According to the Tesla FSD Beta 10.9 changelog, Tesla “reduced false decelerations for intersecting objects by improving velocity estimates for objects at the end of visibility,” and “by better modeling merge points and heavy objects at the edges of visibility. Shadow objects, improved smoothness of merge controls”.

As for when the ghost brakes will be fixed, even Musk himself isn’t sure.

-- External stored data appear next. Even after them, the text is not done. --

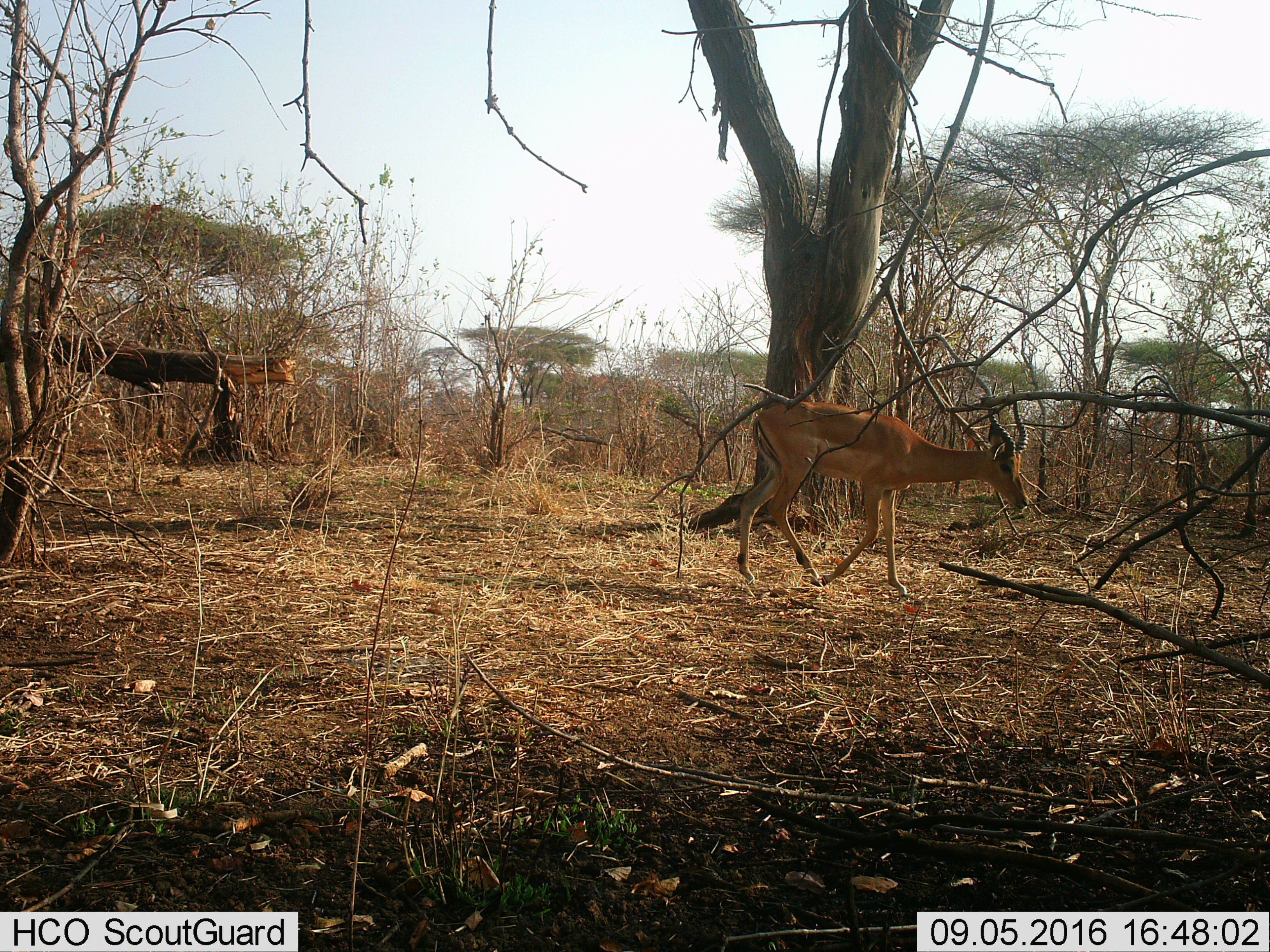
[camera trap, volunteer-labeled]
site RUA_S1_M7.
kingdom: Animalia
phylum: Chordata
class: Mammalia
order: Artiodactyla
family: Bovidae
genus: Aepyceros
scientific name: Aepyceros melampus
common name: impala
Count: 1.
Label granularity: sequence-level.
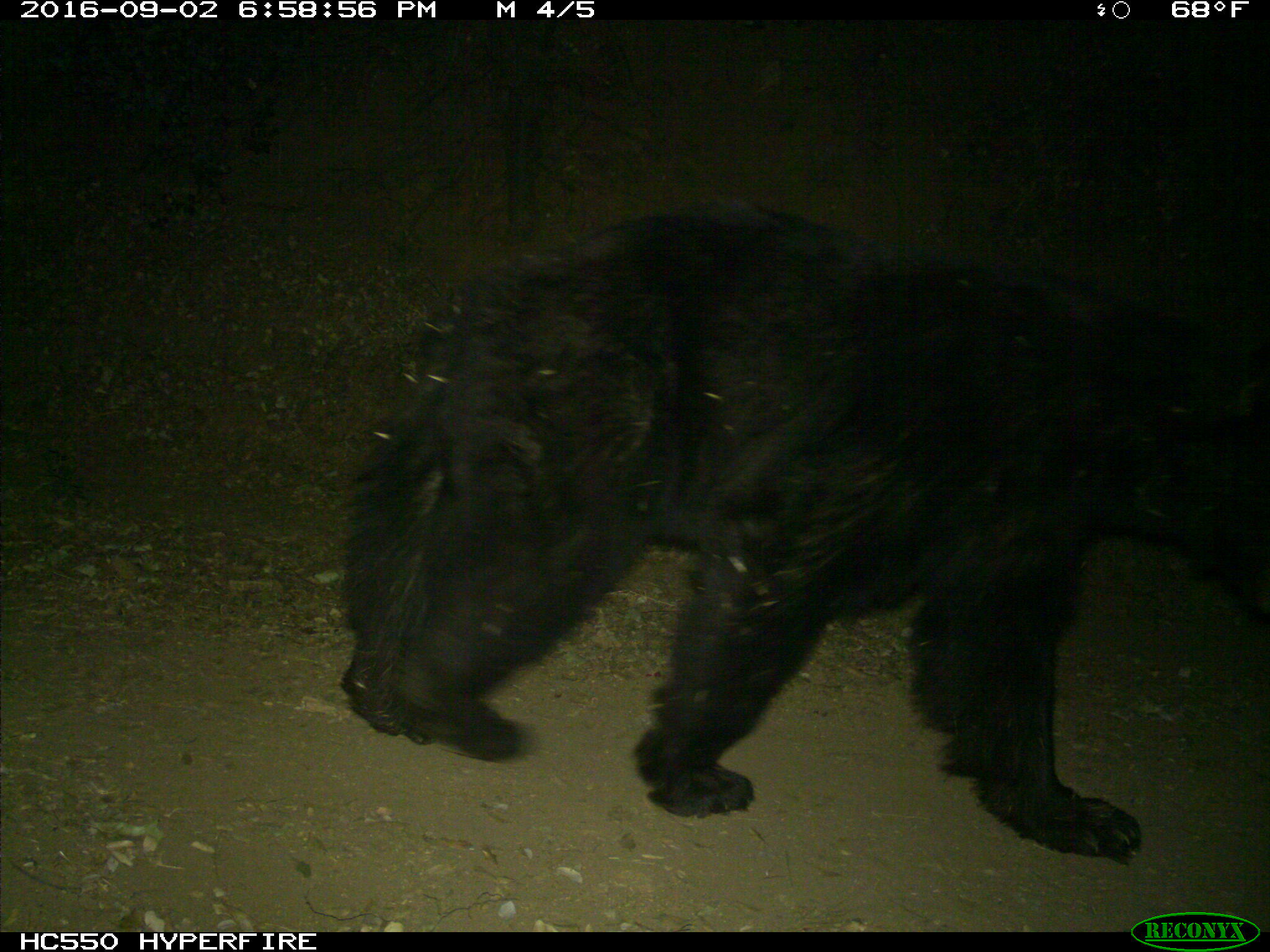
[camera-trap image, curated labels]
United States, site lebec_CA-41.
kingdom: Animalia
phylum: Chordata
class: Mammalia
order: Carnivora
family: Ursidae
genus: Ursus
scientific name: Ursus americanus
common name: american black bear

Regarding the iteration of the FSD, Musk said that he had mentioned in the “Master Plan Part II” that Tesla would need about 6 billion autonomous miles to get the autonomous driving system approved by global regulators.

As of the second quarter of this year, Tesla’s FSD beta fleet had 35 million miles on the road. Simple conversion, 0.58% of Musk’s target value has been completed.

Musk’s logic implements machine learning through Tesla’s deep neural network through a large number of marginal cases. The original image is processed through the neural network, the boundary of the target object is “pulled out”, and finally the data is compared and corrected to complete the image recognition of the machine. This process is like teaching children to recognize pictures, telling the machine whether the object is a person, a car or a street sign (the professional term is supervised learning, Supervised Learning).

At the same time, in order to speed up the “cultural level” of the machine, Tesla also launched a “shadow mode”, which allows the vehicle’s autopilot system to be turned on, and sensors detect data around the road the vehicle is driving. The driving operation is still done by humans, and the machine does not participate in the driving. However, in the process of human driving, the machine will learn the driving operation of the human, so as to achieve the optimization of the automatic driving system.

The marginal case is based on the capture of a large amount of road data. In fact, every Tesla driving on the road can be regarded as its test vehicle. The camera equipped with the vehicle continuously captures the road information and sends it back to the central server.

However, Tesla is facing a more serious problem at this stage – China‘s restrictions on Tesla’s usage scenarios. Due to data security considerations, many institutions and special road sections have explicitly prohibited Tesla’s entry and passage, which means that Tesla can face China‘s unique scenarios (ramps, urban takeaway vehicles, and express tricycles). A question mark is required for effective identification.